Two home Saturdays lost to a pitch like iron, no whistle, no click of a turnstile, no money in the tin, and the wolf on the 31st not caring in the slightest that the sky had robbed me first.

So I made money out of whatever the weather left lying about. We ran a Boxing-week bonus draw off the back of the good autumn, rrrip, rrrip of raffle books the length of the Anchor bar.

Murat kept the kiosk lit on the dead Saturdays, hiss of the urn, and sold hot Bovril to the diehards who came anyway, to a locked ground, to stand in the car park with their hands round a cup and just look at it.

"Come to check she’s still standing," one old boy told me, tipping his cup at the white pitch. "She’s stood through worse than a bit of frost, this place."

The 500 held their nerve and their tenners. And when the freeze loosened its grip enough for a Tuesday, the team, bless every frozen one of them, kept winning without me. A scrappy 1-0 up at Histon on a swamp.

A 2-2 I listened to on the kitchen radio, crackle under the commentary, while I did the December wages by hand at the table, tk, tk, tk on Maureen’s old adding machine past midnight.
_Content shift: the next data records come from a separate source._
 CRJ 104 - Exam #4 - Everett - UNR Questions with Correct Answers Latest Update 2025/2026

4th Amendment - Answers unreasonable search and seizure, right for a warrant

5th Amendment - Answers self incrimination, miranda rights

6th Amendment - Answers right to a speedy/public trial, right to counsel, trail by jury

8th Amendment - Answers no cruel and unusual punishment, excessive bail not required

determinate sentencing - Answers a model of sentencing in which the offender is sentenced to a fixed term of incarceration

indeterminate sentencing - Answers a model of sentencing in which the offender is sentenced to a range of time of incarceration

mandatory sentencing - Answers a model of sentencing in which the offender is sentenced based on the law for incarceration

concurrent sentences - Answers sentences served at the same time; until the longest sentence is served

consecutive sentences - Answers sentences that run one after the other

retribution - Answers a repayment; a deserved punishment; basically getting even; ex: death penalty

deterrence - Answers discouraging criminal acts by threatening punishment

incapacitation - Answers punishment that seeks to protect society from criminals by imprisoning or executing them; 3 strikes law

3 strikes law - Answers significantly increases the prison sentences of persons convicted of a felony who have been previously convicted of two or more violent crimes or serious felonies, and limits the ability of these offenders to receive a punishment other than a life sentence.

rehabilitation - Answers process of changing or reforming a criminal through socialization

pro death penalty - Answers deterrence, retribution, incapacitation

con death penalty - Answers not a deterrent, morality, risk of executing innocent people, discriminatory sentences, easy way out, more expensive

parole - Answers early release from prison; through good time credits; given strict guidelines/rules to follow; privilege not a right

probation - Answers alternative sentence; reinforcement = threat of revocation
And all that month the black Range Rover sat in my head without ever needing to sit in my car park. Sully didn’t have to lift a finger in December.
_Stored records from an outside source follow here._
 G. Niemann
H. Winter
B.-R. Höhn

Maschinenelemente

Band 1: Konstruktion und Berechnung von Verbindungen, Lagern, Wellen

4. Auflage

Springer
The weather was doing his job for him, and he knew it, and he knew that I knew it, and every frozen, gateless Saturday was him making no move at all, which is its own kind of move when you are the one counting the days down to a payment you are not sure you have.

But you cannot fork ice off a pitch at dawn, and sit in a solicitor’s at noon hardening a covenant, and take a session in the dark at three, and do wages till one in the morning, and sell a strip of raffle tickets in between, on four hours’ sleep, at 24, for a whole frozen month, and expect the body to keep saying yes.

Mine said no on the 22nd of December.

I don’t remember going down.

Stan had to tell me after.

We were locking up from a night session, him and me and the old caretaker, and he said I stopped mid-sentence about the weekend and put a hand out for a wall that wasn’t where I’d left it, and then I was on the concrete floor of the tunnel, thud, with the cold coming up through it into my back and Stan’s face very close and very frightened, saying my name. Not gaffer.

Sam. Over and over, the way you’d call a man back from somewhere.

There was a band of tightness across my chest that put the fear of God in me, because I know exactly what a thing in the chest can do, and for one long minute on that floor I was certain the timeline had swung round early and come for me instead of her.

It hadn’t.

It was exhaustion, plain and total, a body driven into the ground and left there. The doctor at the walk-in the next morning called it, not unkindly, "the sort of collapse I mostly see in men twice your age and half as sensible."

Rest. Eat. Sleep. Stop. He wrote it on his pad like a team sheet and tore it off and gave it me, and he had no idea he was not the first person that month to hand me the very same instruction.

And here is the thing that cracked me clean open, lying on the tunnel floor with my whole club standing over me in the dark.

Somebody got to me in time.

Stan was there, on his knees on the concrete.

The caretaker was there.

Inside the hour Maureen was there with a blanket off the treatment table and her coat over her nightie, and Lenny came straight off a night shift still in his hi-vis, and Raj came down the road in his slippers and never said one word about it, and not a single one of them would leave me on my own.

I have never in all my life, either of them, been so thoroughly surrounded and so completely overruled. They put me in Raj’s car. They sat with me. They took the keys off me, actual and otherwise.

She never got that.

My mum went on her own. You know the shape of it by now, so I’ll spare you the saying of it again.